If we take a look at the zones that you'll find typically in a lake you'll see things like Litteral being used and the Litteral region is the part that is closest to the shore where it's underwater but you'll still often find plants growing up and still able to reach the surface. While the Limnetic or Photic zone is where you are past that but you are still in the area where light can penetrate as opposed to the Profundal or Aphotic zone which is too deep for water to get. Now you sometimes see references to what is called the Benthic and that's just the soil that is around the bottom of the lake. So this is Benthic all the way to there to the deep water zone.
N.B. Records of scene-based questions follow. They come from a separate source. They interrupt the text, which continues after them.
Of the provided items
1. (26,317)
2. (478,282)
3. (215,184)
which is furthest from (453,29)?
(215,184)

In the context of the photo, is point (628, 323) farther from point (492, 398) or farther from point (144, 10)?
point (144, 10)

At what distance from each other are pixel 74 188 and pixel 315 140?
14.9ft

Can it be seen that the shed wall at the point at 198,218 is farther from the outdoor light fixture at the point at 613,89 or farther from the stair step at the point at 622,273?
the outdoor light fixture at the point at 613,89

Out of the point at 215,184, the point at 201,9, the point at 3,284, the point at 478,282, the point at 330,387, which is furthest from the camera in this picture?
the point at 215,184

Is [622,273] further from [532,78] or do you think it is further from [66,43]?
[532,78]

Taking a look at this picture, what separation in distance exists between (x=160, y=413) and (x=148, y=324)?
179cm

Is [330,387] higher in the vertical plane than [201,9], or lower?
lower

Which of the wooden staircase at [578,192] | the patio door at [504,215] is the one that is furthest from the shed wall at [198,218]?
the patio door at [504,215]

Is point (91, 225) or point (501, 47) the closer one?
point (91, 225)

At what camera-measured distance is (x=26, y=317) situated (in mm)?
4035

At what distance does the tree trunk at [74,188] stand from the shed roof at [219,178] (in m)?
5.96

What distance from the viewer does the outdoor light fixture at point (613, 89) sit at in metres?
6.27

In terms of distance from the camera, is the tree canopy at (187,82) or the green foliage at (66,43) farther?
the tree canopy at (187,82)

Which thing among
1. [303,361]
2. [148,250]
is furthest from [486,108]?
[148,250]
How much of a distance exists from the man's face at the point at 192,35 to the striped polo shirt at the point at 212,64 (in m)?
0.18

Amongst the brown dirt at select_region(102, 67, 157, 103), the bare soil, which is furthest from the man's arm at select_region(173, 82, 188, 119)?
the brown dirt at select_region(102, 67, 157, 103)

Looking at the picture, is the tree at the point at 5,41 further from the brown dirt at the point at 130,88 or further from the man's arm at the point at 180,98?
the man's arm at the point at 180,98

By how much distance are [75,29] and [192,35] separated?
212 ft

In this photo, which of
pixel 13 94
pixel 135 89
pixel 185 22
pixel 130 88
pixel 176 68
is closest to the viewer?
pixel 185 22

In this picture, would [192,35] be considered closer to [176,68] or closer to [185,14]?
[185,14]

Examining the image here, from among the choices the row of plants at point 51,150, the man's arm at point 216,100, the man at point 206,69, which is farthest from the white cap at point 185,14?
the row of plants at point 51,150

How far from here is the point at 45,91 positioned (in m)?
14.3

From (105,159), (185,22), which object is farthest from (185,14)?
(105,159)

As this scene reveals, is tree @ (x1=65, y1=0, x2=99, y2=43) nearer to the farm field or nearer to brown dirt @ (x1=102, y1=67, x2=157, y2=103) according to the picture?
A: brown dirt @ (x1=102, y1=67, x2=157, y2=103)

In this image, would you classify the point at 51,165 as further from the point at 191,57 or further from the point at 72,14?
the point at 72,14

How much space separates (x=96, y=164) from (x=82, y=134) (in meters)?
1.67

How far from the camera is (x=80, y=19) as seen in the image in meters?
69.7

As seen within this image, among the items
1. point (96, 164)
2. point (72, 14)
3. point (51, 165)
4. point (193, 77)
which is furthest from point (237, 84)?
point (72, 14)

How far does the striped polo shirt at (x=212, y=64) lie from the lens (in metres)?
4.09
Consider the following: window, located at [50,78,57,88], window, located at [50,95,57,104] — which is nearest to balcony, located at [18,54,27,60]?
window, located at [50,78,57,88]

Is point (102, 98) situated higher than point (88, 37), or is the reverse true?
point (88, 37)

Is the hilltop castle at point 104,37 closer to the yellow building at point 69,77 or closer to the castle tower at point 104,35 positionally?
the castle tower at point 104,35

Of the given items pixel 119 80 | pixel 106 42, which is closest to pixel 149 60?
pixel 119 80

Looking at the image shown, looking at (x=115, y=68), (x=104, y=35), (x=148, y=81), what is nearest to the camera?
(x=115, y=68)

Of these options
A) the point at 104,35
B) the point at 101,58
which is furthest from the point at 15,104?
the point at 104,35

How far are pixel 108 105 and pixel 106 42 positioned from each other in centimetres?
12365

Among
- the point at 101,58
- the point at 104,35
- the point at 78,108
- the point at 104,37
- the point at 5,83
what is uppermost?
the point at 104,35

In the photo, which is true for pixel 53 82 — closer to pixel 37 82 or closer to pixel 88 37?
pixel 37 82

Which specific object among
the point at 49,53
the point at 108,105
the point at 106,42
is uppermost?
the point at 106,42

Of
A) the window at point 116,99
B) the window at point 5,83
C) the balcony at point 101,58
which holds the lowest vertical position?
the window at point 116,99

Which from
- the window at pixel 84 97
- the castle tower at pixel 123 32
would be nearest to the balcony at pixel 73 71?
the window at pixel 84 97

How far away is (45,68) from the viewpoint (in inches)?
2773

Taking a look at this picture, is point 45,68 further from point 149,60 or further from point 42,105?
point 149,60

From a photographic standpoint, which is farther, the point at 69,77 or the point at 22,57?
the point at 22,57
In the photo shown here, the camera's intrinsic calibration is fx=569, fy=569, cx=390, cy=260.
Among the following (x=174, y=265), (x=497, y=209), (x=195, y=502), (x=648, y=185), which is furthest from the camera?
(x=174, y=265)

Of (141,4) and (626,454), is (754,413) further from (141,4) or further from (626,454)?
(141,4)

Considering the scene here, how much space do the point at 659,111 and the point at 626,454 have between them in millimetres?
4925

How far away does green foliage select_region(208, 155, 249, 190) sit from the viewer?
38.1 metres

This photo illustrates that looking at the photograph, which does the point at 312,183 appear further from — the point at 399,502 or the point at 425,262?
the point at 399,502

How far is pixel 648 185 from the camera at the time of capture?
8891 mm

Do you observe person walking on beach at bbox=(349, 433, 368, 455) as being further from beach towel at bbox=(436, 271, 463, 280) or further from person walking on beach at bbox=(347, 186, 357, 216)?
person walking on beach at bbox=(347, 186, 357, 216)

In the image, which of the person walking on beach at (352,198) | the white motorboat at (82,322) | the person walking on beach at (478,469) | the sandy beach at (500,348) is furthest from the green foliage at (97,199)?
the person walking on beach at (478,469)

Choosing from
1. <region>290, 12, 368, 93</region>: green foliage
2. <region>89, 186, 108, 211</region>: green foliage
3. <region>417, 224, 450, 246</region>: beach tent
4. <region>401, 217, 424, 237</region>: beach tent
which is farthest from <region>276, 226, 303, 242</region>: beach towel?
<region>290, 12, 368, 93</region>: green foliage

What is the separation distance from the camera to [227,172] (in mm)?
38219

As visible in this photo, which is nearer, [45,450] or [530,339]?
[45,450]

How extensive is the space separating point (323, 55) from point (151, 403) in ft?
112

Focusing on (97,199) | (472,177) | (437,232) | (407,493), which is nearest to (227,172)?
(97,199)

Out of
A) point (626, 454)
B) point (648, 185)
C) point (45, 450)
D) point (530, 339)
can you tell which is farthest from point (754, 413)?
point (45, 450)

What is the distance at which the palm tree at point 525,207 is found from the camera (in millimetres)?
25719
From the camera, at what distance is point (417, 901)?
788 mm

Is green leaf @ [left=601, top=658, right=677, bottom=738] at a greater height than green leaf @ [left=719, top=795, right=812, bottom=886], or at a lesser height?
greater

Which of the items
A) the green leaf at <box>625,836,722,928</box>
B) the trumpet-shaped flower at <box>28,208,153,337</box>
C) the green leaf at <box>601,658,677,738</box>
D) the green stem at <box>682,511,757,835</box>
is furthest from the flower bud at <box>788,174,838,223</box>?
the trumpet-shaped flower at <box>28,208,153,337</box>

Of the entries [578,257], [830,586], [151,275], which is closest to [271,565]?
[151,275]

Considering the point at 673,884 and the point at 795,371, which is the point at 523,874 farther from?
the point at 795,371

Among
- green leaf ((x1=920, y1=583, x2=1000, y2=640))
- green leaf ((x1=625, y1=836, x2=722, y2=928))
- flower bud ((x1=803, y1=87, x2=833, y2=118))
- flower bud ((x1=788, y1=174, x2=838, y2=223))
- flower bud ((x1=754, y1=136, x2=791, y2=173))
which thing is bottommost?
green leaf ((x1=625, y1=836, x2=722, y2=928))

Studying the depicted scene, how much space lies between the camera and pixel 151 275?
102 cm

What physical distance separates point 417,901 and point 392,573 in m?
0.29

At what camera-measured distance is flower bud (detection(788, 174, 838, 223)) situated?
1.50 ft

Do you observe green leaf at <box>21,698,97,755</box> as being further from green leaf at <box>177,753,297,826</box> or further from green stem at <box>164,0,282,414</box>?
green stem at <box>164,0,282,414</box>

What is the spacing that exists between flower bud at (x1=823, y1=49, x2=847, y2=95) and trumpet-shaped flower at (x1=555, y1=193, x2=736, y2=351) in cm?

Now you'll see some of the same terms appear when you're talking about oceanic zones but it gets a lot more squishy and there is a lot of different terms here that kind of overlap with each other. For example the Photic zone again is where light can penetrate and the Aphotic zone is where light can't but there is all these other overlapping areas because you'll have what is known as the Intertidal zone and that's where you have parts that are exposed during low tide but covered up by water during high tide. You again see that reference to Litteral region especially when you are talking about shallow seas and then there you get into what is called Pelagic that's the open water, the point at which you start going "oh no I'm a little bit far away". And I start thinking about sharks.
Now I have already discussed the Photic and Aphotic, the Neritic zone that is where if you've ever gone out into the ocean you are actually still over the continent it's not until you passed what is known as the continental shelf because in tectonic continents are actually pieces of land that are above on top of the plates that are on the bottom of the ocean, so this continental shelf is where those two tectonic plates and you'll have the Neritic zone being this part here as opposed to the true oceanic zone which is once you pass that and you will over sudden see the bottom of the ocean starts plummeting rather rapidly, now again the Benthic refers to that layer of sediment that is along the bottom but once you are pass the Neritic zone into the oceanic you start talking about the abyss or the abyssal plane which is what you find way at the bottom of the ocean in that open area and that is the kind of weird areas where scientists are still doing a lot of study because it's only recently that we've been able to get there to examine those sorts of regions.